## PASSAGE PROVIDED
>>>>

Thank you. Good morning, everybody, and welcome to Haypp Group's presentation of the interim report for the Q3 of 2023. Today, we will briefly walk you through an overview of our business and comment on the operational and financial performance for the Q3 . The interim report and the results presentation is available in the investor relations section of our corporate website. Presenting today, in addition to myself, is Peter Deli, our CFO.

Peter Deli
CFO, Haypp Group

Good morning, everyone. Welcome on our Q3 call.

Gavin O'Dowd
CEO, Haypp Group

Moving along to slide five, we have. Sorry, moving to slide four in our results presentation. Here we state the higher purpose of inspiring healthier enjoyment to millions, which is predominantly moving people from cigarettes to safer alternatives. This traditionally was snus, but in more recent years, this has been nicotine pouches. And moving along to slide five, we have a chart presenting the spectrum of nicotine products and the relative level of harm versus cigarettes. Haypp Group's primary focus on nicotine pouches and snus lies at the lower end of the spectrum. The scientific body of research around modern harm-reduced alternatives, cigarettes, has come a long way in recent years.

In addition to nicotine pouches and snus products, products such as tobacco heating devices and vapor are widely accepted as carrying significantly lower levels of harm than traditional cigarettes and other tobacco smoking products, which is part of the reason why we have extended our portfolio slightly up this spectrum towards the vaping products during the last year. On slide 6, you can see what smoking rates are like across a range of European countries. Sweden, with a strong tradition of oral nicotine and robust harm reduction strategy, is below one-third of the European average of smoking rates and is on track to become the first smoke-free country in the world. Norway, where oral nicotine products were introduced some 20 years ago, smoking rates are at similarly low levels to Sweden.

On the right-hand side, we can see how smoking rates have collapsed between 2005 and 2020 in Norway, especially among the younger part of the population. There is an almost perfect correlation between that and the uptake of nicotine pouches and snus among the same age groups. It is this impact on public health which we wish to bring to other countries. Turning to slide seven, we can see the outlook for the market that we laid out in 2021 in connection with our IPO, and we believe it is equally as valid today. We see a global market size for nicotine pouches and snus, which is in the process of increasing from SEK 27 billion in 2020 to SEK 60 billion in 2025.

All of this growth has been driven by nicotine pouches, which will increase from a share of market of 30% in 2020 to circa 80% in 2025. Since the market outlook was prepared, nicotine pouches has been tracking in line with the expected CAGR of 41% per annum. The category is now growing faster than initially expected, particularly in the USA, and Haypp Group is growing significantly faster than the category in each market. The primary driver behind the growth in this category is strong consumer demand for less harmful products, which is greatly supported by regulators in general adopting the principle of harm reduction in their legislative approach to nicotine products.

This, in turn, has led to significant investments in the category from industry players, both large tobacco companies and many credible new entrants who are driving innovation. Furthermore, the category is well suited for online, and we see online penetration rates increase, and we continue to expect online to increase at healthy levels going forward. Moving to slide 8, you will see an overview of our logistics infrastructure. Convenience remains one of our key USPs, and the ability to offer customers across all our markets fast and reliable deliveries at an efficient cost sets us apart. We completed the second phase of our warehouse expansion in Q2 of last year, and we're now operating 6 warehouse locations across our core and growth markets. We have managed this expansion while continuing to maintain healthy inventory turnover of around 15 times per annum.

<<<<

## EXTRACTED ENTRIES
>>>>

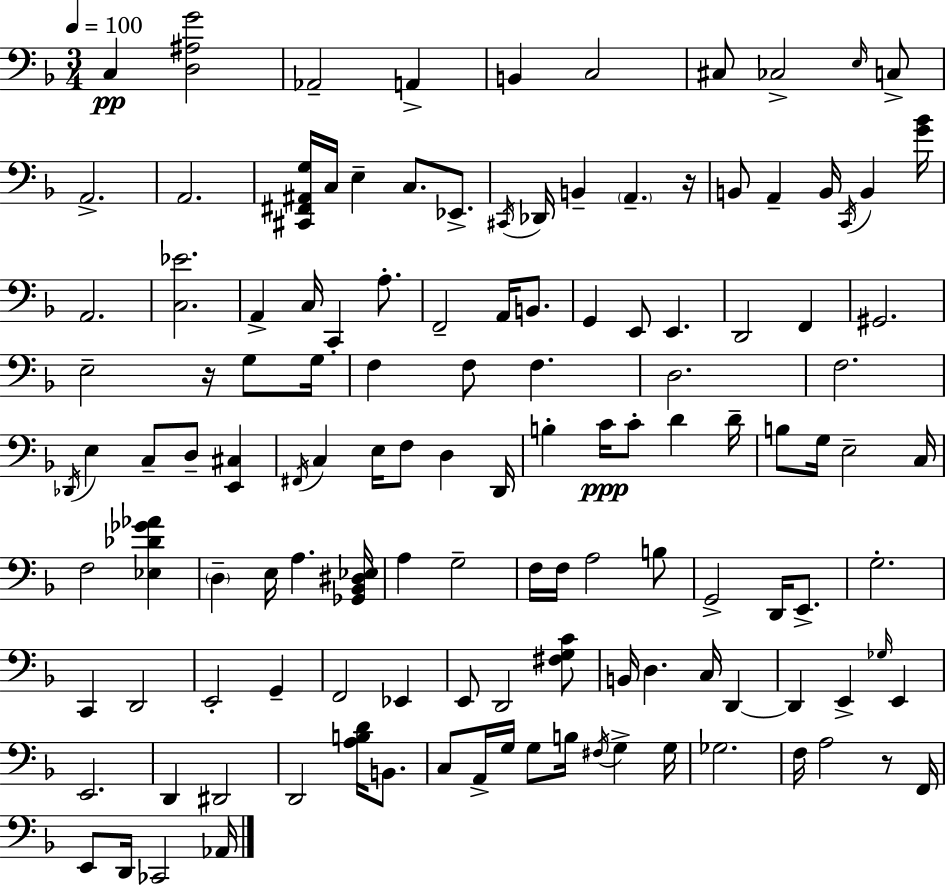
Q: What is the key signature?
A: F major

<<<<
>>>>

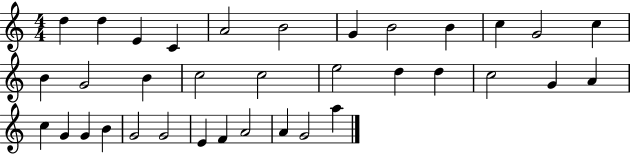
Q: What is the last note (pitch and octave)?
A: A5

<<<<

## WHAT TO DO
#1 Reproduce the passage of the Haypp Group call transcript starting with "Thank you. Good" and going on through "our Q3 call.".
#2 In the Haypp Group call transcript, how many warehouse locations does the group now operate?

## ANSWERS TO THE EXERCISE
#1
Thank you. Good morning, everybody, and welcome to Haypp Group's presentation of the interim report for the Q3 of 2023. Today, we will briefly walk you through an overview of our business and comment on the operational and financial performance for the Q3 . The interim report and the results presentation is available in the investor relations section of our corporate website. Presenting today, in addition to myself, is Peter Deli, our CFO.

Peter Deli
CFO, Haypp Group

Good morning, everyone. Welcome on our Q3 call.

#2 Six warehouse locations across its core and growth markets.